###Live site at http://kaylaamorrison.com
##About I built this Ruby on Rails app from scratch. I did all front-end design and code by hand (no Bootstrap or Zurb) because I wanted to improve my CSS skills. It actually took me about twice as long to style everything as it did to code the back end. I learned a lot about CSS, particularly layouts, and am much more comfortable with the front end of web development now.
On the back end I used PostgreSQL for both development and production for the first time and found that I liked it better than SQLite because it made deploying to Heroku a lot smoother. I integrated the RailsAdmin gem because I wanted to learn how to make an interface that a non-technical user could operate. I liked the look and ease of use of RailsAdmin a lot better than other choices like Active Admin. Figuring out how to integrate a blog posed a particularly frustrating challenge. I ended up going with using Redcarpet to parse markdown that I enter into the new blog form through RailsAdmin, although I would have liked to integrate a Jekyll blog. I wrote an entire post about this topic here.
In the process of making this app Rails 4.1 was released and I decided to upgrade from 4.0 because I originally thought it would be handy to use the new Action Pack Variants feature. I eventually realized that I didn't want to have to edit 3 different files every time I made a change and it's a lot easier to just design one page responsively. This obviously wan't a huge upgrade, but it was nice to learn a little bit about the process and where things can get messed up
##Technologies Used
- PostgreSQL (development and production)
- Deployed on Heroku with Route 53 for DNS routing
- Rails 4.1
- RailsAdmin for management interface
- Paperclip and AWS S3 for uploading/serving project screenshots
- Redcarpet and Coderay for markdown processing and syntax highlighting
- Cancancan for authorization
- Postmark for contact form emails
##TODOs
- Add tests.
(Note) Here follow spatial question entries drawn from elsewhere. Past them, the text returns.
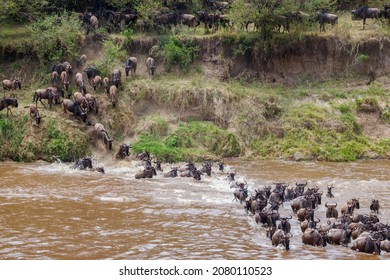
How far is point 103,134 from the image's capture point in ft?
88.3

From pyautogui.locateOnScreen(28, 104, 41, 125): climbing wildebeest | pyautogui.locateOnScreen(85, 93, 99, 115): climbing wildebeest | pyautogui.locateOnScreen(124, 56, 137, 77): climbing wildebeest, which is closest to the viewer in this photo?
pyautogui.locateOnScreen(28, 104, 41, 125): climbing wildebeest

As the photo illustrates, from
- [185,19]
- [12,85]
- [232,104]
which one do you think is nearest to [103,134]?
[12,85]

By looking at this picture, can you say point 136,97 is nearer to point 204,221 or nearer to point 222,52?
point 222,52

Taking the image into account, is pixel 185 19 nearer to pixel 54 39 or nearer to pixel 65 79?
pixel 54 39

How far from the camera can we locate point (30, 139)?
26422 millimetres

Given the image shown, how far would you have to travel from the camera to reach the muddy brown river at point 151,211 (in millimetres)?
15000

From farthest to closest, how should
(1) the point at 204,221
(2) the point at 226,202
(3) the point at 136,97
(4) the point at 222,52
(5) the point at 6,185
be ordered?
(4) the point at 222,52 → (3) the point at 136,97 → (5) the point at 6,185 → (2) the point at 226,202 → (1) the point at 204,221

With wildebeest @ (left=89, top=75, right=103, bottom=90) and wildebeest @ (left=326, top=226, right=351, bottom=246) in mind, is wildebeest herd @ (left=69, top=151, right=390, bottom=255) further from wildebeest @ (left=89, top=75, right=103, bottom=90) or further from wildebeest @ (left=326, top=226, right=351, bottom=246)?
wildebeest @ (left=89, top=75, right=103, bottom=90)

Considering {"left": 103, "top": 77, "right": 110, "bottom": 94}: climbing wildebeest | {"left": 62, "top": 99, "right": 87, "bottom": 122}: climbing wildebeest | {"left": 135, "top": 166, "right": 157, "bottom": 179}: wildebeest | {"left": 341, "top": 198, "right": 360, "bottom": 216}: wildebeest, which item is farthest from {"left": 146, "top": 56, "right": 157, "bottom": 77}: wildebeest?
{"left": 341, "top": 198, "right": 360, "bottom": 216}: wildebeest

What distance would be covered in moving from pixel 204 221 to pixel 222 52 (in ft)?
55.7

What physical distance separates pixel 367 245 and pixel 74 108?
52.8ft

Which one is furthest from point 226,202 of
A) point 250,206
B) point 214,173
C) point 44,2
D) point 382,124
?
point 44,2

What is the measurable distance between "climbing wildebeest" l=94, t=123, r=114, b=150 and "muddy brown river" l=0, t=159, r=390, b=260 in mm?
980

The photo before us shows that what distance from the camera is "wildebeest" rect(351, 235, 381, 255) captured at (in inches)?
574
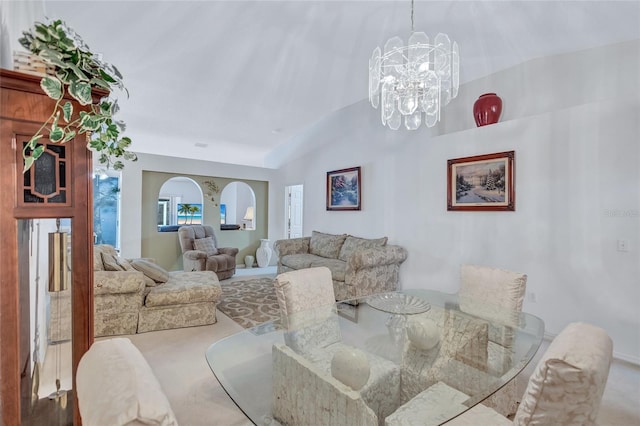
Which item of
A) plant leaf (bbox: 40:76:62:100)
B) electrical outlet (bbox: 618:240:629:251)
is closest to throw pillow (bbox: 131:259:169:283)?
plant leaf (bbox: 40:76:62:100)

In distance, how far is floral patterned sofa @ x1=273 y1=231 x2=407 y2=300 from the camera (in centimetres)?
378

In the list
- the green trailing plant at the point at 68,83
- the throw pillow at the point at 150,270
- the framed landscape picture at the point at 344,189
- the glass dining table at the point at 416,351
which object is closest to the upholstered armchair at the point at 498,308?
the glass dining table at the point at 416,351

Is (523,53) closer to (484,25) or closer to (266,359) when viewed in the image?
(484,25)

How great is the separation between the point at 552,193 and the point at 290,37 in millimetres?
3038

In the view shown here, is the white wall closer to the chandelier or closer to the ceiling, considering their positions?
the ceiling

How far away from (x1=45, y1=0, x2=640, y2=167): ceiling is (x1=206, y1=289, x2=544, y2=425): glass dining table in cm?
244

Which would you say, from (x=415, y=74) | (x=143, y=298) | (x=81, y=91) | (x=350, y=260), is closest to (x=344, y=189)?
(x=350, y=260)

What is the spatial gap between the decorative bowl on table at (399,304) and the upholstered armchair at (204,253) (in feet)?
11.0

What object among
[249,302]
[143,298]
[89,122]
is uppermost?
[89,122]

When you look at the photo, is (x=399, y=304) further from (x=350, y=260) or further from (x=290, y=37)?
(x=290, y=37)

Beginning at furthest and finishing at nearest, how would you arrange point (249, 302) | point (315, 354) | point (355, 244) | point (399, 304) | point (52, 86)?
point (355, 244)
point (249, 302)
point (399, 304)
point (315, 354)
point (52, 86)

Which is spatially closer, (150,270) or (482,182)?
(150,270)

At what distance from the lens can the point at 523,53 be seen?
10.5ft

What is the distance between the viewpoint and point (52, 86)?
0.93 m
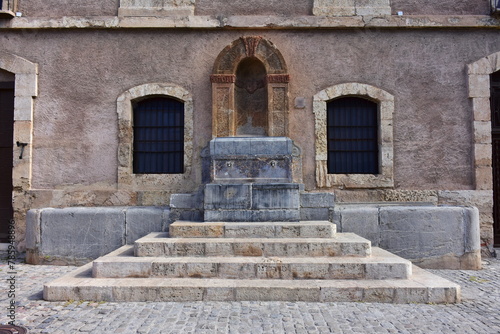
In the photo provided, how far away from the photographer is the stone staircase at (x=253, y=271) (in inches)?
144

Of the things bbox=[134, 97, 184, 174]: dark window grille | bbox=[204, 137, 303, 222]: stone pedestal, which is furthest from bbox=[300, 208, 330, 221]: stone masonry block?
bbox=[134, 97, 184, 174]: dark window grille

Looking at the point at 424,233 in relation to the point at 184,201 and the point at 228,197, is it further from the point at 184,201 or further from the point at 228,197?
the point at 184,201

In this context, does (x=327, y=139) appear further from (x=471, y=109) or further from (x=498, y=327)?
(x=498, y=327)

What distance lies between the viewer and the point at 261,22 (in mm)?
6660

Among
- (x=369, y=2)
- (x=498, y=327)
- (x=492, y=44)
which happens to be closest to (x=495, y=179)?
(x=492, y=44)

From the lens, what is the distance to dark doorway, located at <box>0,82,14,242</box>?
6.72 m

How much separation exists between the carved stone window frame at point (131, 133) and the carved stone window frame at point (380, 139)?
7.57 ft

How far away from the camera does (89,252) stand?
547cm

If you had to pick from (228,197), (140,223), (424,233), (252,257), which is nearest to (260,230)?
(252,257)

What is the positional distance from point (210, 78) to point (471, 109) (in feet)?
15.4

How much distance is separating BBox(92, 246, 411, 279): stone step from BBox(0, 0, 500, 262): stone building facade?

I was a bad developer and didn't do TDD because I wanted to get this out as fast as possible, it's a small app, and I'm the only one that will ever be in the code base. I learned my lesson though because having to hand test everything to make sure it was working took 10x longer.
- Refactor. There is definitely some logic in my controllers that could be moved to models and there are several very un-DRY bits, like the menu bar and some of the front-page HTML.
- Make it all responsive. Some parts are kind of responsive based on my cobbled-together understanding of how to do responsive design, but I'd really like to get more comfortable doing it.
- Go back and clean up all CSS. I know that any front-end developer would be horrified, but it was a learning process.
- Convert all CSS to SASS - I wanted to make sure I had a very solid grasp on CSS before throwing SASS on top of it.
- Set up the blog section as a Jekyll blog. There is a blog post about this on the live site here. To summarize: there is no immediately obvious easy way to put a Jekyll blog into a Rails app. I would prefer the workflow of using Jekyll to my current workflow of writing posts and then copy/pasting them into the new blog form on the live site. I'd also like to have them backed up on Github.